All of this outside assistance was “hugely beneficial” to Walker, said Matt Seaholm, AFP’s Wisconsin director throughout the state budget battle and much of the aftermath. The governor’s approval rating was climbing. “No one else was getting the message out like we were,” Seaholm said. Walker prevailed in the rematch with Barrett in June 2012, actually beating him by a wider margin than he had the first time.

Two months later, Walker strode onto stage at a hotel in Washington, where several thousand AFP national donors and activists rose to their feet to greet him and give him an award for his work to curb union power. “Maybe consider this being the most valuable player in the nation for the advancement of freedom and prosperity,” said then-AFP Foundation Vice Chairman Art Pope, as he gave Walker a bust of George Washington.

Of course, all of this fawning had a flip side. Back in the tense weeks of February 2011, Walker took a call. It was David Koch on the line, or so he thought.

Walker breathlessly babbled about his union showdown strategy. “Koch” — it turned out to be a liberal blogger on the line, recording everything — chimed in with a warning, “Now you’re not talking to any of these Democrat bastards, are you?”

At one point, talking about confronting the legislators, the blogger impersonating Koch offers a suggestion.

“Koch”: Bring a baseball bat. That’s what I’d do.

Walker: I have one in my office; you’d be happy with that. I have a slugger with my name on it.

“Koch”: Beautiful.

Since then, Walker has gotten to know the real David Koch, and has become a familiar face among the brothers’ crowd, having attended several of their twice-a-year elite gatherings. The winter event is always near Palm Springs, Calif., and the one later in the year typically is held in Vail, Colo., or another ski town.

At those, he has solidified connections that will pay dividends if he decides to run for president. Billionaire Diane Hendricks, president of a roofing company in Wisconsin, is a million-dollar donor to the Koch network, and is smitten with Walker.

There’s footage of Walker and Hendricks — who has given his campaign more than $530,000 over the years — chatting and embracing the January after he was first elected. In a clip that made its way into numerous anti-Walker ads, she asks when Wisconsin would become “completely red” so that politicians like him could “work on” unions. She said she was ready to help the cause. He said his plan was to “divide and conquer” unions by starting with the public sector. He did just that a couple of weeks later.

With deep pockets like Hendricks and Hubbard already in his corner, Walker is likely to be a financial force if he competes for the 2016 Republican nomination. While no one will have nearly as much money as Bush — who aims to raise $100 million just in the first three months of this year — Fred Malek, who has raised money for Republican presidential candidates for four decades, predicted Walker would have more than enough money at his disposal.

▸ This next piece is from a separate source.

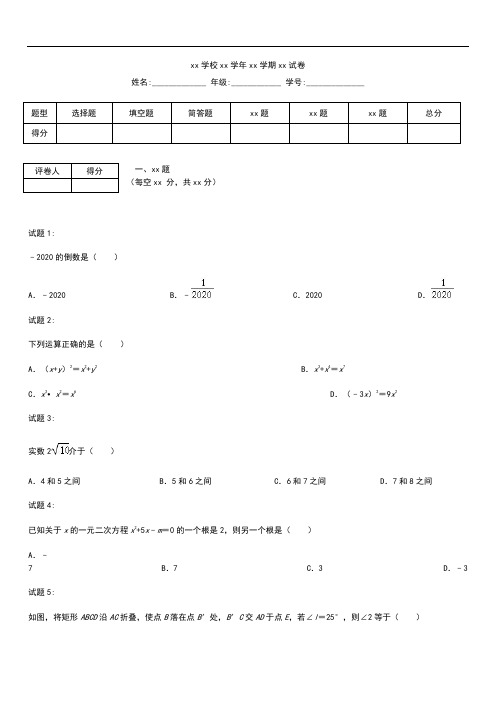 初中数学贵州省黔东南州中考模拟数学考试卷及答案解析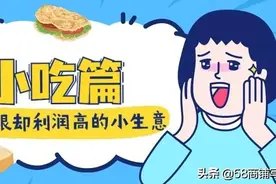 靠摆摊卖煎饼，家家别墅豪车？这些小生意不起眼却利润惊人图片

After all, he has already shattered records in his home state, raising about $83 million over his three elections.

Malek isn’t endorsing anyone, but he has gotten to know the Wisconsin governor in his capacity as chief fundraiser for the Republican Governors Association. Walker and his wife were guests at Malek’s Northern Virginia home on a recent visit to Washington. “He is like the low-key guy next door, and he lacks any pomposity. At the same time, he has a story to tell about how he has the guts to stand up to unions and prevail,” Malek said in an interview, explaining why he has seen donors react well to Walker.

At the Koch donor summit last month, a trio of Republican senators who want to be president, Marco Rubio, Ted Cruz and Rand Paul, shared a stage to debate economic and foreign policy. By the time they arrived, Walker had already come and gone; a day earlier as its opening speaker, he’d had the donors all to himself.